**Your instructions**: Print the listing below word for word, leaving out the pictures.

**Dataset rows**:
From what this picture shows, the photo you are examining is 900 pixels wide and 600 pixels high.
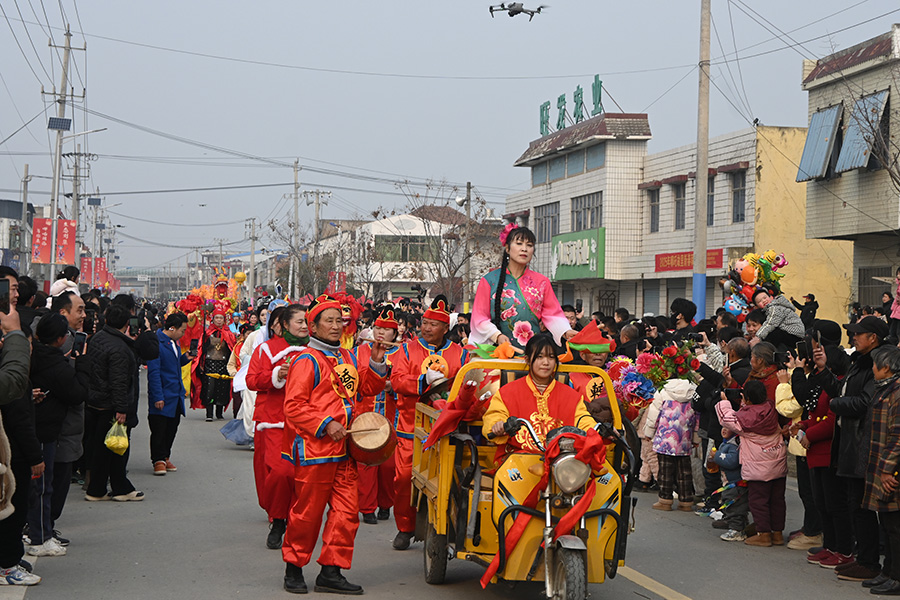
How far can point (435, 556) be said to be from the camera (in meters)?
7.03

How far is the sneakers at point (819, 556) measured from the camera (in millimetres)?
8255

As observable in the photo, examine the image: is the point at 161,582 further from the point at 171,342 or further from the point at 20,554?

**Answer to the exercise**:
From what this picture shows, the photo you are examining is 900 pixels wide and 600 pixels high.
How far can point (435, 556) be said to be from the camera (in meters)?
7.03

How far is the sneakers at point (819, 556) measured from the camera (in millimetres)?
8255

As observable in the photo, examine the image: is the point at 161,582 further from the point at 171,342 or further from the point at 20,554?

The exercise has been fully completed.